BOSTON – Elias Manolis of Dracut, Massachusetts is a young successful businessman and philanthropist walking in the footsteps of his parents, Nikos and Voula Manolis. Elias and his wife Elena are faithful and dedicated Greek Orthodox Christians who admire and keep the traditions and customs of Orthodoxy and Hellenism.
Elias spoke to The National Herald about the tradition of the Paschal ‘ovelia’ (Easter Roasted Lamb) and how he learned to prepare and roast it from a very young age through his grandfather Efthimios and his father Nicholas. He explained in detail the secrets of good preparation and good roasting. This year they had at their home about 35 guests for dinner who enjoyed Elias’s roasted lamb.
He also spoke about the Church in America and his complete confidence that Archbishop Elpidophoros will rebuild the Archdiocese and give the opportunity to younger generations to become more actively involved.
The interview with Elias Manolis follows:
TNH: I see that you continue the tradition of the ‘ovelia’. Why it is important to keep our traditions?
Elias Manolis: The tradition of the Easter lamb was passed on from my Pappou, I honestly cannot remember an Easter when we did not cook a whole lamb. It's so important to keep our tradition alive to pass it on to further generations. Our traditions are so important and if not treated as such we can easily lose them. I am so grateful my Pappou and Baba passed this on to me.

┄┄┄┄┄┄┄┄┄┄

§ What you need to do
• 1. Turn the paragraph of the Elias Manolis article that begins "Elias spoke to The National Herald" into a short bulleted list that keeps its main facts.
• 2. Answer these questions using the Elias Manolis article:
(a) In which town and state does Elias Manolis live?
(b) What is the name of his wife?
(c) Who does he expect to rebuild the Archdiocese?
• 3. Summarize the Elias Manolis article in two sentences.
The data after this article come from a separate source.

§ Given entries
┄┄┄┄┄┄┄┄┄┄

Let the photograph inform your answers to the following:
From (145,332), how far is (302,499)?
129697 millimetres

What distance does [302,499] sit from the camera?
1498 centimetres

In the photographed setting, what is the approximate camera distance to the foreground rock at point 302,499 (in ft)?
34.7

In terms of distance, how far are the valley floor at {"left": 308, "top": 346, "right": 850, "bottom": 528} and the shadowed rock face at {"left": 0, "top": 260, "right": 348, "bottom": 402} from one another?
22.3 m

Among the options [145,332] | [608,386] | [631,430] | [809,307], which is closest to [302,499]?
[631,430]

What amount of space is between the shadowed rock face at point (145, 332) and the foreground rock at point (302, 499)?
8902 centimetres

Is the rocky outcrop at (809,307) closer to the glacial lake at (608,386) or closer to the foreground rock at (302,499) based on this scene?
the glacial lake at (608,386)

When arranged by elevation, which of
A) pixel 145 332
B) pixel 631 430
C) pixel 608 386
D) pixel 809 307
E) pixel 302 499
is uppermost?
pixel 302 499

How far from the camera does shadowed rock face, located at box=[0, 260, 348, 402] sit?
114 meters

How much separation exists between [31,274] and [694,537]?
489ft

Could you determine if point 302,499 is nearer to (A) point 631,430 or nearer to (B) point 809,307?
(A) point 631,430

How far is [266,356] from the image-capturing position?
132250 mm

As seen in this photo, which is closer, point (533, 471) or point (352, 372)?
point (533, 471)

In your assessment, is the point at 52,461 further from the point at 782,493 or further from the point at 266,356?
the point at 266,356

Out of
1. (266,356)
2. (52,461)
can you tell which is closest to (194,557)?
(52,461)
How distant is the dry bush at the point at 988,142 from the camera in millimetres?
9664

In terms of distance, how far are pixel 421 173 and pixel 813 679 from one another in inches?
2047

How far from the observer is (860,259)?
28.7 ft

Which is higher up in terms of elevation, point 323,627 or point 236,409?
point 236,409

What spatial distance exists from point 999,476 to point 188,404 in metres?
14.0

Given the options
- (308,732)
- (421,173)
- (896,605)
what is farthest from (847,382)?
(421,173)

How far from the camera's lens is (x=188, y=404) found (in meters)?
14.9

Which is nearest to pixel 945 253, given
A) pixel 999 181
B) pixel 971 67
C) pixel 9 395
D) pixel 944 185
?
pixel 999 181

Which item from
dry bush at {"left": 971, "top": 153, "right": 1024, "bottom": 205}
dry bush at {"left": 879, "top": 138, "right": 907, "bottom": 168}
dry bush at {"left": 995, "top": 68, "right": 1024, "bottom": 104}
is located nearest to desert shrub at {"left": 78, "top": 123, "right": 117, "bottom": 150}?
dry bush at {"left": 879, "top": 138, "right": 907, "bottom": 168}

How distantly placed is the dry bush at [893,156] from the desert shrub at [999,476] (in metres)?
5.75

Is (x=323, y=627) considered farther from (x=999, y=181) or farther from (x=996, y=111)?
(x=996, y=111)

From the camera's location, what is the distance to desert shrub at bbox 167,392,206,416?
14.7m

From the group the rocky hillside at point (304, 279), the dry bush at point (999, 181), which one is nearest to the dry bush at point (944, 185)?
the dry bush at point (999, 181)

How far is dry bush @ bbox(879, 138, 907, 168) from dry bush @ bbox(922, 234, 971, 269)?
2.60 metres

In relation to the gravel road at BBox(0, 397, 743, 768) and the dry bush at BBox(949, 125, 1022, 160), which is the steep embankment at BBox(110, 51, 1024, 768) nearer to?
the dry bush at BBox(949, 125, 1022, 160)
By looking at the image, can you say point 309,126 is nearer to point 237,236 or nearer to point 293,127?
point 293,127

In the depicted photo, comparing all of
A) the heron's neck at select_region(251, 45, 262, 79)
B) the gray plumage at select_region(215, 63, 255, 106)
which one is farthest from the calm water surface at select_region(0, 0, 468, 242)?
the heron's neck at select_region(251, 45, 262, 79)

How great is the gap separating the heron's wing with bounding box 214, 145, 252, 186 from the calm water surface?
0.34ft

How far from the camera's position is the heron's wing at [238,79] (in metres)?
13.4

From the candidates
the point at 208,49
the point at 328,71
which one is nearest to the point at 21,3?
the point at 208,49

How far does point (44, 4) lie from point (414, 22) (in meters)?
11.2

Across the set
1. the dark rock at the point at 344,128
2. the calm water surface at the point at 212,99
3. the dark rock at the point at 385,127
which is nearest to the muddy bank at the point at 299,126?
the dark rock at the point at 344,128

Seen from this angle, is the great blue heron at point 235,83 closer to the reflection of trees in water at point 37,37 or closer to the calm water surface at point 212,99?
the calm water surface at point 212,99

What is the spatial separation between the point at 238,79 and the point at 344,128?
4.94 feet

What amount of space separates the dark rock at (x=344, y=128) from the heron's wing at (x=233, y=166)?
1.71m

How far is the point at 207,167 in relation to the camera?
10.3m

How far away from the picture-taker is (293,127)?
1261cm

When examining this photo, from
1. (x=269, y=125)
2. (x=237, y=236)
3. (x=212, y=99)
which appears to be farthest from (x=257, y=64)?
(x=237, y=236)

┄┄┄┄┄┄┄┄┄┄

§ Results of the tasks
• 1.
- Elias spoke to The National Herald about the tradition of the Paschal "ovelia" (Easter roasted lamb).
- He learned to prepare and roast it from a very young age from his grandfather Efthimios and his father Nicholas.
- He explained in detail the secrets of preparing and roasting it well.
- This year about 35 guests had dinner at his home and enjoyed his roasted lamb.

• 2.
(a) Dracut, Massachusetts
(b) Elena
(c) Archbishop Elpidophoros

• 3. Elias Manolis of Dracut, Massachusetts, a young businessman and philanthropist, told The National Herald how he learned from his grandfather and father to roast the Easter lamb, which about 35 guests enjoyed at his home this year. He said keeping such traditions alive is important so they can be passed to future generations, and he expressed full confidence that Archbishop Elpidophoros will rebuild the Archdiocese and involve younger generations.